═════ PROVIDED INFORMATION

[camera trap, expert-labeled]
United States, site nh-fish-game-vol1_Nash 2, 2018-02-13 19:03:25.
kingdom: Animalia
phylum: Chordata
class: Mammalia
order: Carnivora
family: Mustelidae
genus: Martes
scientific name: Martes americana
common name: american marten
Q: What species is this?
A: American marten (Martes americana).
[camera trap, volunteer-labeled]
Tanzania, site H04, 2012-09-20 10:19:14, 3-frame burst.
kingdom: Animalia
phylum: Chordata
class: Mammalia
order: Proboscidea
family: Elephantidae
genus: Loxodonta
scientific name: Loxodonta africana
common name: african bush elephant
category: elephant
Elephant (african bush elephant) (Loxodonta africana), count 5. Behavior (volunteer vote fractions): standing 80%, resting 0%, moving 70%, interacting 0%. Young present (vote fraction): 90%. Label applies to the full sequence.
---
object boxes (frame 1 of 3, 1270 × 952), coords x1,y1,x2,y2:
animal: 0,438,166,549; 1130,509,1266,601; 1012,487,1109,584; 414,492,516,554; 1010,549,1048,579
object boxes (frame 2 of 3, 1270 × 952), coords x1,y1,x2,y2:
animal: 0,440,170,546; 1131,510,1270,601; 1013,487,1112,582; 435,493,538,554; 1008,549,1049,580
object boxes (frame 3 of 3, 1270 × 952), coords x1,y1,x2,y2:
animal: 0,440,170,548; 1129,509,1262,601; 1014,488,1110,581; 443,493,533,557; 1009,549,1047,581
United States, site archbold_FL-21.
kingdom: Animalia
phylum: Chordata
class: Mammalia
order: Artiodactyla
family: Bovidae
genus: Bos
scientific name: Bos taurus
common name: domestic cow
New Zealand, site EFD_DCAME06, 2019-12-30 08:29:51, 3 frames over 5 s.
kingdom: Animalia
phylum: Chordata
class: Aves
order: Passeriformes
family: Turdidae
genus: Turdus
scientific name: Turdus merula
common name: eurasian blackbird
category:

══════════

| WHAT YOU ARE ASKED TO DO |
Check the data line by line and report how many lines contain "scientific" as a word or string, giving nothing besides the number.

| WRITTEN ANSWER |
4